Dans mon pays, le ressac causé par la rancoeur des Blancs (white-lash) (1) et des hommes (man-lash) a porté au pouvoir Donald Trump, un candidat non qualifié, qui a accédé à la Maison-Blanche non pas par une trajectoire politique mais grâce à une fortune héritée, à un talent pour l’intimidation et à la notoriété que lui a donnée la télévision.

Si Hillary Clinton a remporté le vote populaire (2), Trump a obtenu celui de la majorité des grands électeurs. C’est un virage à droite comparable au Brexit (3) ou au règne du premier ministre Modi (4) en Inde. Pourtant, en réponse à la question qu’on me pose le plus souvent, j’avoue que j’espérais voir de mon vivant une femme accéder à la présidence des États-Unis, mais sans y croire tout à fait. Du moins, pas une femme de la trempe de Hillary Clinton.

Si la première présidente avait été une politicienne comme Margaret Thatcher ou Sarah Palin, par exemple, une femme qui sait comment jouer le jeu pour gagner, cela ne m’aurait pas étonnée. Mais Hillary Clinton (5) ne s’est pas contentée de jouer le jeu ; elle en a changé les règles.

Elle a proclamé que les droits des femmes sont des droits humains, que nous pouvons décider de ce que nous voulons faire de notre corps, que les travailleuses et les travailleurs, quelle que soit leur appartenance ethnique, doivent toucher le même salaire que les hommes blancs pour le même travail, que les pères peuvent et doivent exercer leur rôle parental à parts égales avec les mères, que les droits des femmes et des enfants doivent être au coeur de la politique étrangère et que le réchauffement climatique est bien réel. C’est pourquoi elle a été, comme toujours, appuyée par plus de femmes que d’hommes, par une plus grande part de l’électorat noir que de l’électorat blanc et par plus de scientifiques que de créationnistes. C’est aussi pourquoi elle suscite un profond et farouche ressentiment.
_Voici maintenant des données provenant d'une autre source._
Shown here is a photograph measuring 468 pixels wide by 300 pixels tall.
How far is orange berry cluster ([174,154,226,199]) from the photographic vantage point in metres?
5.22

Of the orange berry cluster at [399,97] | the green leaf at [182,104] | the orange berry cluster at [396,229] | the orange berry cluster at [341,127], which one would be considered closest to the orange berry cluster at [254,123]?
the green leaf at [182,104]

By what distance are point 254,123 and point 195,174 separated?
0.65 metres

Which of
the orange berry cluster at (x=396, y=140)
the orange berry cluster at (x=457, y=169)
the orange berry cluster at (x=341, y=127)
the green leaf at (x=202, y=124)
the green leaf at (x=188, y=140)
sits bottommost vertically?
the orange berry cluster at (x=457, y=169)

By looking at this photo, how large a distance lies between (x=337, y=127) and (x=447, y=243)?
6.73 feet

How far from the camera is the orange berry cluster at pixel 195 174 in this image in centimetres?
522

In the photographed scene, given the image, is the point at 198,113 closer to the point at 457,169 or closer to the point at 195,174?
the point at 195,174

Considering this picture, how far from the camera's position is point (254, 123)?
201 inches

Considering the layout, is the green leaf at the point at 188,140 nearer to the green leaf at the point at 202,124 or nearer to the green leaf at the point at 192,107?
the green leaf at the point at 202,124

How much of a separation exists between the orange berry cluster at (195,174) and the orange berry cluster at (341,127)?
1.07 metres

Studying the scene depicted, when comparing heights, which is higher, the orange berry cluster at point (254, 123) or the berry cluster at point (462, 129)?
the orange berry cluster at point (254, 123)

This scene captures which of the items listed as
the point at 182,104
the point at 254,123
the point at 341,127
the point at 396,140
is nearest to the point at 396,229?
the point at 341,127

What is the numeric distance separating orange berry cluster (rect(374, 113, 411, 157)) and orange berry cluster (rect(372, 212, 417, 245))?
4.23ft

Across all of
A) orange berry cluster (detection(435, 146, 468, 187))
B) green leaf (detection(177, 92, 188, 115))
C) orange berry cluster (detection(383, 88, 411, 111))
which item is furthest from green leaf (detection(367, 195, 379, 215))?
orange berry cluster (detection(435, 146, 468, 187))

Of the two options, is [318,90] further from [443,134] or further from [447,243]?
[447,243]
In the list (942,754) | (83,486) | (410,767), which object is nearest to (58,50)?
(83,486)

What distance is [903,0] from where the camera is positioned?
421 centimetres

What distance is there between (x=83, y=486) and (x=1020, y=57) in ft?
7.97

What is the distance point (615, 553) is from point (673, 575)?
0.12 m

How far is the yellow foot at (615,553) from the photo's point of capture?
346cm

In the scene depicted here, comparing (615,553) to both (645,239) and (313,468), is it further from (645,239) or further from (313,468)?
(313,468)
Il y a toujours eu des femmes qui auraient pu changer les règles du jeu. J’étais à l’université quand Marguerite Chase Smith (6) est devenue la première sénatrice américaine à s’opposer à Joe McCarthy, le Donald Trump de l’époque. Par la suite, elle a été la première femme proposée comme candidate à la présidence lors du congrès d’un grand parti. Mais elle n’est pas allée plus loin. En 1972, je me suis présentée comme déléguée en faveur de Shirley Chisholm (7), membre du congrès et candidate à la présidence. Son nom a figuré sur le bulletin de scrutin dans seulement 14 États, mais elle a dénoncé la guerre du Viêtnam, le racisme et le sexisme en politique et en éducation. Dans l’imaginaire collectif, c’est elle qui a retiré l’écriteau « Réservé aux hommes blancs » de la porte de la Maison-Blanche.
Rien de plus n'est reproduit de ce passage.